VRF 単位のセッション制限機能については、次の項目で説明します。

「VPDN グループへの VPDN パラメータの適用」

「VPDN テンプレートの設定」

「VRF 単位のセッション制限機能の履歴」

「VRF 単位のセッション制限の制約事項」

「VRF 単位のセッション制限の要件」

「VRF 単位のセッション制限の設定」

「VRF 単位のセッション制限の設定確認」

「VRF 単位のセッション制限の設定例」

「VRF 単位のセッション制限のモニタリングおよびメンテナンス」

VPDN グループへの VPDN パラメータの適用

デフォルトでは、ルータは次の方法で、VPDN グループに VPDN パラメータを適用します。

各 VPDN グループに設定された VPDN パラメータは、常にその VPDN グループに適用されます。

VPDN テンプレート内で設定された VPDN パラメータは、各 VPDN グループ設定で指定されていない設定に適用されます。

VPDN パラメータのシステム デフォルト設定は、各 VPDN グループまたは VPDN テンプレートに設定されていない設定に適用されます。

no source vpdn-template コマンドを使用して VPDN テンプレートと VPDN グループの関連付けを解除すると、次の方法で VPDN グループに VPDN パラメータが適用されます。

各 VPDN グループに設定された VPDN パラメータは、常にその VPDN グループに適用されます。

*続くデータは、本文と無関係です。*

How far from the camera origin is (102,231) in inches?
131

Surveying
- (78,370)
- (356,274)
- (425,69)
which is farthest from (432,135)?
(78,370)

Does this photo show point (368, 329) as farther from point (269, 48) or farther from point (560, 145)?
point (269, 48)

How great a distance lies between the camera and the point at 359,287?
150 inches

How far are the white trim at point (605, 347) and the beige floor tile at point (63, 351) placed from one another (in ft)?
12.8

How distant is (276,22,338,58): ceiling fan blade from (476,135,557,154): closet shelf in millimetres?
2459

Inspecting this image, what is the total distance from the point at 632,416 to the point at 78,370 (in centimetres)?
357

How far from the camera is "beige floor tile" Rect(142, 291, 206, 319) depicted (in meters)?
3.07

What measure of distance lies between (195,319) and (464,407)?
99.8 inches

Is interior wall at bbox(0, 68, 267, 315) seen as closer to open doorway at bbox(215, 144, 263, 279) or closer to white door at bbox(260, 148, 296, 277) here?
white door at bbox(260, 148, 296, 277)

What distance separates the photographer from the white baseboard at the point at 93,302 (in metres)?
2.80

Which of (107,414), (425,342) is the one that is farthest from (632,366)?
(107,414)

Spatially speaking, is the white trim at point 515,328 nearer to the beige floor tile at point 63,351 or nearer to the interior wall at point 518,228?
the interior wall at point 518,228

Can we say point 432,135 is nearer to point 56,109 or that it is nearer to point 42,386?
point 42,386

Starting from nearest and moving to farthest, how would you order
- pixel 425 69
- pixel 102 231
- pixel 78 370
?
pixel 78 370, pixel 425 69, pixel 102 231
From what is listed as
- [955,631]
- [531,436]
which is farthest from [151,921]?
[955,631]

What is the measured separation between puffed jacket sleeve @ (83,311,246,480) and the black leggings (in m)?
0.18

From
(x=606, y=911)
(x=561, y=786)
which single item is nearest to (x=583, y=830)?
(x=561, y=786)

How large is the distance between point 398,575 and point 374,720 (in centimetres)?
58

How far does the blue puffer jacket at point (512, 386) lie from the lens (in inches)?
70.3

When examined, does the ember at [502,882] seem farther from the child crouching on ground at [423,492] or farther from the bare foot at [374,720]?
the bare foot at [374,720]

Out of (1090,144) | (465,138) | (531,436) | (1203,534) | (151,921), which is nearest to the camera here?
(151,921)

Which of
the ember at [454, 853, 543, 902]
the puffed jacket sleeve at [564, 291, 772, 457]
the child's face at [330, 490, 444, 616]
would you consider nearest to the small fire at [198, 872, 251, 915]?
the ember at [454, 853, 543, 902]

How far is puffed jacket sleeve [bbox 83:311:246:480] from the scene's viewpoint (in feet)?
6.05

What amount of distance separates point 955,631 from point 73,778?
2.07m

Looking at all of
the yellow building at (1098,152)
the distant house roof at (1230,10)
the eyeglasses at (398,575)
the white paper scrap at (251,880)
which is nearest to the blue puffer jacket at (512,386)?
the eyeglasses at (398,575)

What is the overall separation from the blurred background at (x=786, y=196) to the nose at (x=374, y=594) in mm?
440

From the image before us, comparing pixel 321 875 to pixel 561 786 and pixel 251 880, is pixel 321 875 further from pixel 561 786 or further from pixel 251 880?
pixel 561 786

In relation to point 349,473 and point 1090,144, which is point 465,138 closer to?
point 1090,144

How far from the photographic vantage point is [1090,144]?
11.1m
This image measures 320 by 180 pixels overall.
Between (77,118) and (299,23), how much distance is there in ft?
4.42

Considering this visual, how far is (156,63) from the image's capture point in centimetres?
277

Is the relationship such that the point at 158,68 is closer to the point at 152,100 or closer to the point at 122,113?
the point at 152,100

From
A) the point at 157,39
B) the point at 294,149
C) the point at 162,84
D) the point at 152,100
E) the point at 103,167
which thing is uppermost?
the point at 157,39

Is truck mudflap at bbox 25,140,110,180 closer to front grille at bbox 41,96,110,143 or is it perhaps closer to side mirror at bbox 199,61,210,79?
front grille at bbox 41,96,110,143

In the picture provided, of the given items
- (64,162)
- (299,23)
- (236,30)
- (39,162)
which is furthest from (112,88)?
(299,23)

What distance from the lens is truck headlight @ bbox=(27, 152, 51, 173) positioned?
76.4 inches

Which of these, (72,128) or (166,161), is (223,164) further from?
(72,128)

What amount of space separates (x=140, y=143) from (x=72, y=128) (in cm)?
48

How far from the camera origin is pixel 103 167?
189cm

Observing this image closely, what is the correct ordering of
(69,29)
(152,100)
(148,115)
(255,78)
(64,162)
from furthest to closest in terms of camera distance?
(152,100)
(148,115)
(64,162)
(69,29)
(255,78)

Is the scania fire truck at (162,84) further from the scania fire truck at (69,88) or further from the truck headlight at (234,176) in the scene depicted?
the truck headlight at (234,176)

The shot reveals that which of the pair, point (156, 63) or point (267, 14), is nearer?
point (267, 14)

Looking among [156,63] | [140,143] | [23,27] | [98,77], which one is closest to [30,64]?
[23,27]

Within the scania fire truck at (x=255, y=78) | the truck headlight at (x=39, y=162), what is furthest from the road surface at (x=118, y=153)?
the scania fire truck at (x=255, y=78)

VPDN パラメータのシステム デフォルト設定は、各 VPDN グループまたは VPDN テンプレートに設定されていない設定に適用されます。

VPDN テンプレートの設定

VPDN グループの設定に使用できるコマンドの中には、VPDN テンプレートの設定に使用できないものもあります。VPDN テンプレートの設定に使用できるコマンドのリストについては、『 Session Limit Per VRF 』Release 12.2(4)B フィーチャ モジュールの vpdn-template コマンド リファレンス ページを参照してください。

VRF 単位のセッション制限機能の履歴

 

Cisco IOS リリース
説明
必要な PRE

12.2(15)BX

この機能が Cisco IOS Release 12.2(15)BX に統合されました。

PRE2

12.3(7)XI1

この機能が Cisco IOS Release 12.3(7)XI1 に統合されました。

PRE2

12.2(28)SB

この機能が Cisco IOS Release 12.2(28)SB に統合されました。

PRE2

VRF 単位のセッション制限の制約事項

VRF 単位のセッション制限機能には、次の制約事項があります。

VPDN テンプレートのネストはサポートされていません。VPDN グループを一度に関連付けることができるのは、1 つの VPDN テンプレートのみです。名前付き VPDN テンプレートに VPDN グループを関連付けてから、別の VPDN テンプレートに同じ VPDN グループを関連付けると、VPDN グループは最初の VPDN テンプレートから解除されて、2 番めの VPDN テンプレートに関連付けられます。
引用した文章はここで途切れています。